#### Quoted text ####

United States District Court, M.D. Louisiana

October 26, 2018

OTIS WILLIAM O'QUIN
v.
FINANCIAL SERVICES ONLINE, INC.

          RULING AND ORDER

          JOHN W. DEGRAVELLES JUDGE.

         This matter comes before the Court on the Motion to Dismiss for Lack of Personal Jurisdiction, Alternative Motion to Transfer Venue, and Alternative Motion for Abstention (Doc. 26) filed by Defendant Financial Services Online, Inc. (“FSO” or “Defendant”). Plaintiff Otis O'Quin (“O'Quin” or “Plaintiff”) opposes the motion. (Doc. 28.) Defendant has filed a reply memorandum. (Doc. 29.) Oral argument is not necessary. The Court has carefully considered the law, the record, and the arguments of the parties and is prepared to rule. For the following reasons, the Court will deny Defendant's motion to dismiss for lack of personal jurisdiction and Defendant's alternative motion for abstention. The Court will grant Defendant's alternative motion to transfer venue.

         I. Relevant Factual Background

         In essence, Plaintiff claims that FSO breached its employment contract with him and wrongfully terminated him. (Doc. 1-1 at 11; Doc. 26-1 at 1.)

####

## To-do list
(A) Can you condense the paragraph of the court ruling that begins "This matter comes before the Court" into a short bulleted list of its main facts?
(B) Pick up the court ruling after its final sentence and write the next few sentences of its factual background section.

#### Dataset ####

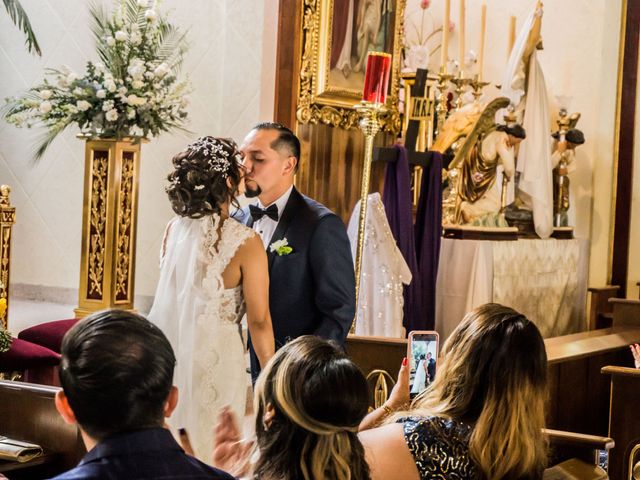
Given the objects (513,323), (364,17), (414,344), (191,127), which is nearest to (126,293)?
(191,127)

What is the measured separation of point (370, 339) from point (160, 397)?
110 inches

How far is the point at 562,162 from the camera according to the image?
383 inches

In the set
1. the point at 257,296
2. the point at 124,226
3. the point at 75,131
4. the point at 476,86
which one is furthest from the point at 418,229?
the point at 257,296

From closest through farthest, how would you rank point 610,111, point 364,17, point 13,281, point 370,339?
point 370,339 → point 364,17 → point 13,281 → point 610,111

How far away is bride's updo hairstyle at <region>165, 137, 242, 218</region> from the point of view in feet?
10.7

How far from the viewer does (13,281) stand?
27.4ft

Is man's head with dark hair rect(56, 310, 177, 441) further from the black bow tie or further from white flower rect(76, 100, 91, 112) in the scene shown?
white flower rect(76, 100, 91, 112)

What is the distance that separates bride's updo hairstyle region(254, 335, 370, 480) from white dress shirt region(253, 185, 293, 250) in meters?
1.80

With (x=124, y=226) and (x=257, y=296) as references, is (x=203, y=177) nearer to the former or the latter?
(x=257, y=296)

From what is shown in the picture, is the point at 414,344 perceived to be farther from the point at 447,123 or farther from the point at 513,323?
the point at 447,123

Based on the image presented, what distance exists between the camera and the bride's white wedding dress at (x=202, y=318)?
329 cm

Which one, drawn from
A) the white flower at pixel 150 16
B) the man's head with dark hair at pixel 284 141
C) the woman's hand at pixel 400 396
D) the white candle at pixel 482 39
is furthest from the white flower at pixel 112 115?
the white candle at pixel 482 39

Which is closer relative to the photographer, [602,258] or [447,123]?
[447,123]

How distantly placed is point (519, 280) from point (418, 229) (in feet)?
5.99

####

## Final results
(A)
- Defendant Financial Services Online, Inc. (FSO) filed a motion to dismiss for lack of personal jurisdiction, with alternative motions to transfer venue and for abstention (Doc. 26).
- Plaintiff Otis O'Quin opposes the motion (Doc. 28), and FSO filed a reply memorandum (Doc. 29).
- The Court finds oral argument unnecessary and is ready to rule after considering the law, the record, and the parties' arguments.
- It will deny the motion to dismiss for lack of personal jurisdiction and the alternative motion for abstention.
- It will grant the alternative motion to transfer venue.

(B)
         FSO is a Texas corporation with its principal place of business in Katy, Texas. (Doc. 26-1 at 2.) With the exception of Plaintiff, FSO's officers were all located in Texas during Plaintiff's employment with FSO. (Id.) FSO services financial advisors through the Internet via the sale of membership access to its library of financial tools and materials. (Id.) FSO services are all online, and its computer servers are located in Austin, Texas; in addition, all of FSO employees and contractors are currently located in Texas. (Doc. 26-1 at 3.) FSO is not authorized to do business in Louisiana, (Doc. 1 at 3; Doc. 26-1 at 3), and does not have a registered agent for service of process in Louisiana, (Doc. 26-1 at 3). Additionally, FSO claims it has no offices located in Louisiana, does not own any real property or significant assets in Louisiana, and does not maintain a bank account or conduct any advertising in Louisiana. (Id.) FSO's Louisiana customers total only approximately 1% of FSO's customers. (Id.)

         O'Quin entered into an employment contract (“Employment Contract” or “Contract”) with FSO on July 1, 2016. (Doc. 1-1 at 3.) According to the terms of the Contract, FSO agreed to guarantee employment to O'Quin for a minimum of five years, subject to renewals afterward. (Doc. 1-1 at 4.) Based on the Employment Contract, Plaintiff claims that he was a term employee of FSO, with the term of his employment running from July 1, 2016 through July 1, 2021. (Id.) Under the Employment Contract, O'Quin was to be the President of FSO, work about 30-hours a week over a five-day workweek, and perform duties specified in the Contract. (Doc. 1-1 at 4-5.) The Contract also included O'Quin's salary for performing his duties as President, which was $4, 000 per month, the annual salary rate equivalent to the highest paid employee at FSO. (Doc. 1-1 at 5.) Additionally, the Employment Contract required O'Quin to perform his duties from his home office in East Baton Rouge Parish. (See Doc. 1-1 at 3; Doc. 1-1 at 31.)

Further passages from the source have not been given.